O Tribunal de Justiça de Goiás condenou o Itaú Seguros a pagar o valor de duas apólices de seguro de vida contratadas por uma mulher no valor de R$ 19.056,96, cada. A seguradora se negava a pagar os valores das apólices, sob alegação de que a doença que ocasionou a morte da mulher era preexistente e de não foi informada sobre ela quando contratada.

Segundo o processo, em janeiro de 2012, a mulher firmou contrato de seguro de vida com o Itaú Seguros, tendo como coberturas indenização por morte e assistência funeral familiar. Entretanto, em março daquele mesmo ano ela morreu. O marido dela procurou a empresa administrativamente, porém, não conseguiu entregar toda a documentação solicitada, em razão do abalo emocional provocado pela perda da companheira.

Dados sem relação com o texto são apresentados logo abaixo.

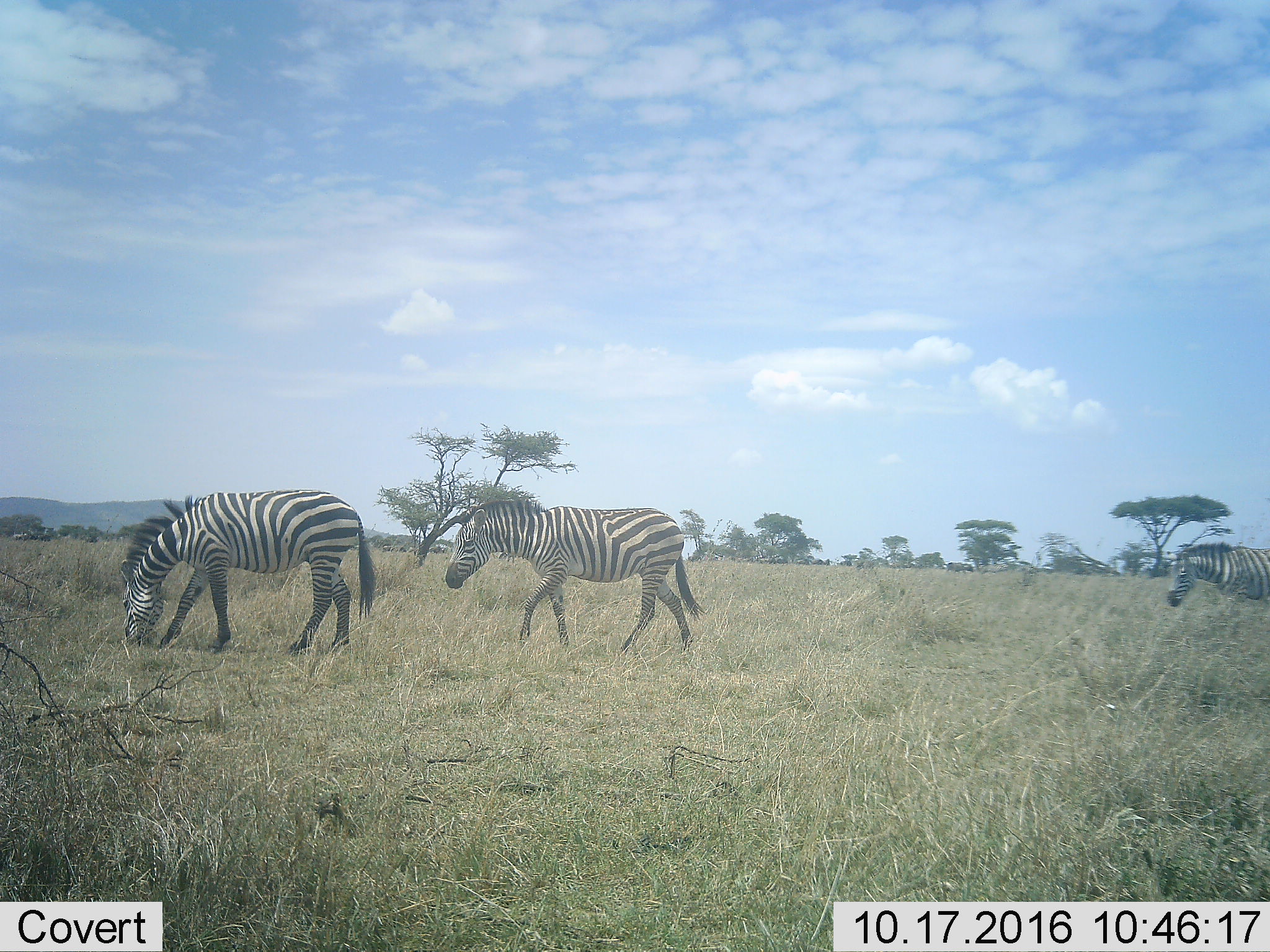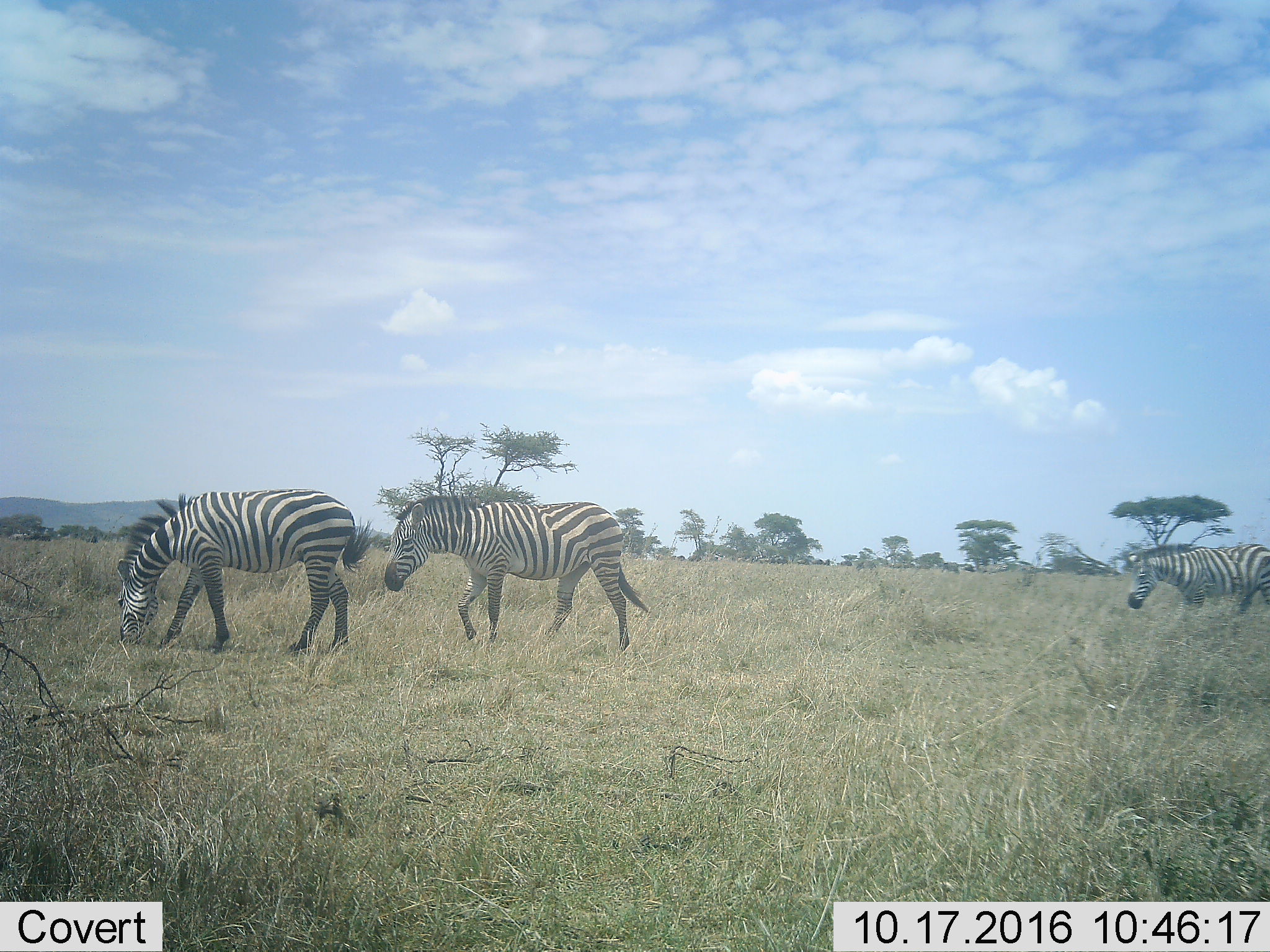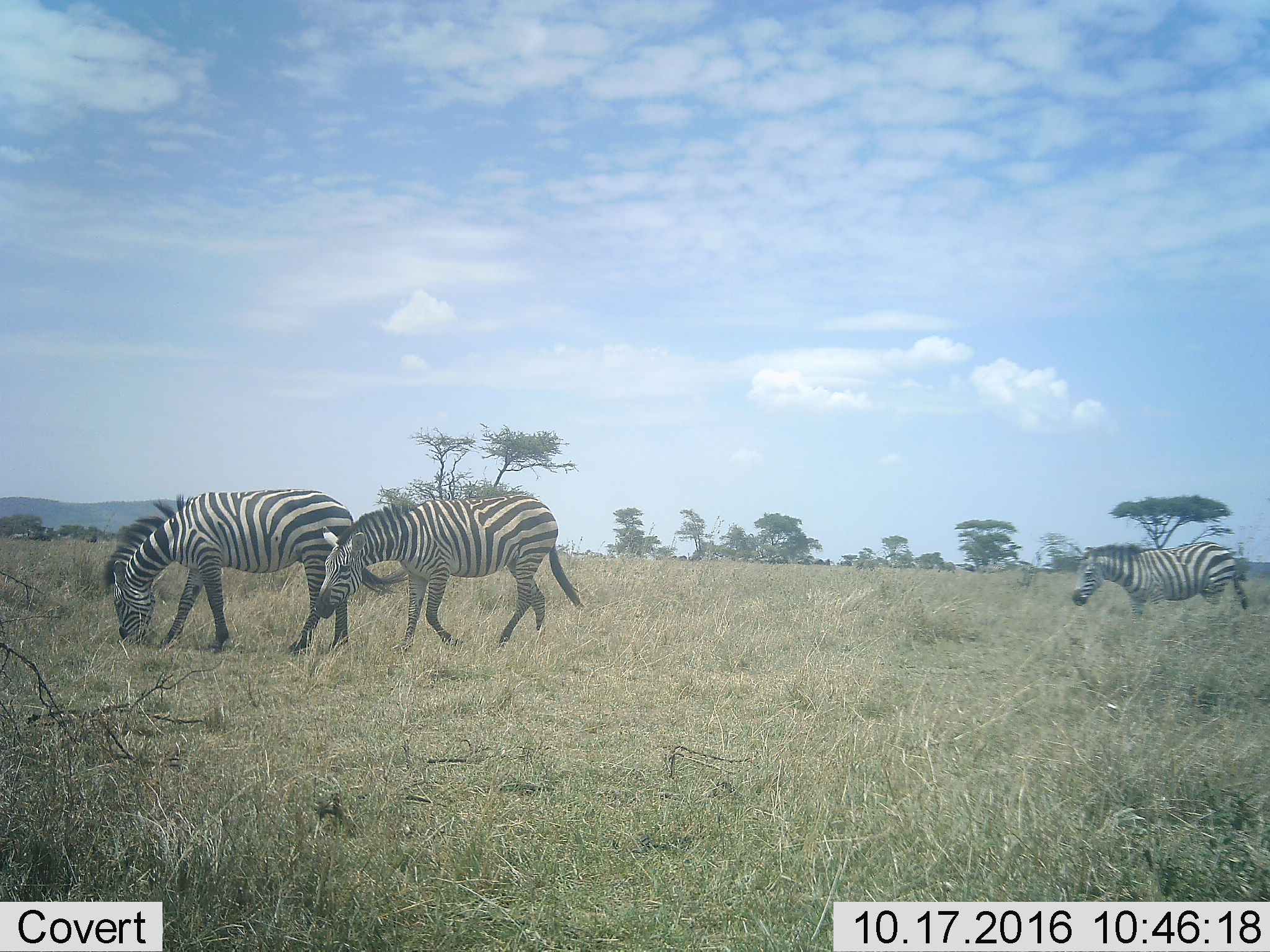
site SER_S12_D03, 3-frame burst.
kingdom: Animalia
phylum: Chordata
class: Mammalia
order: Perissodactyla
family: Equidae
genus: Equus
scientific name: Equus quagga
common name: plains zebra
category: zebraplains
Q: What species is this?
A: Zebraplains (plains zebra) (Equus quagga).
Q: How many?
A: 3.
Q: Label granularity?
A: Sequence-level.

Sem receber o benefício, o homem ajuizou ação de cobrança securitária contra a empresa, alegando que ela não pode se eximir da sua obrigação, sob a justificativa de doença preexistente da mulher. Em primeiro grau, a Justiça considerou irrelevante a informação pois, no momento da contratação, não foram exigidos exames médicos ou declaração de saúde. O Itaú Seguros foi condenado a pagar os valores previstos nas apólices, referentes à cobertura por morte da segurada.

A seguradora insistiu na necessidade de ter sido informada da doença preexistente mas o magistrado ressaltou que ela não exigiu exames prévios no momento da contratação e por isso deve arcar com os riscos assumidos. O juiz substituto, Wilson Safatle Faiad, considerou que não foram criados óbices quando os contratos foram formalizados e assim, não pode se negar à obrigação de indenizar sob a justificativa de doença preexistente. "Por não ter exigido a realização de exames prévios, a seguradora assumiu o risco do contrato", frisou.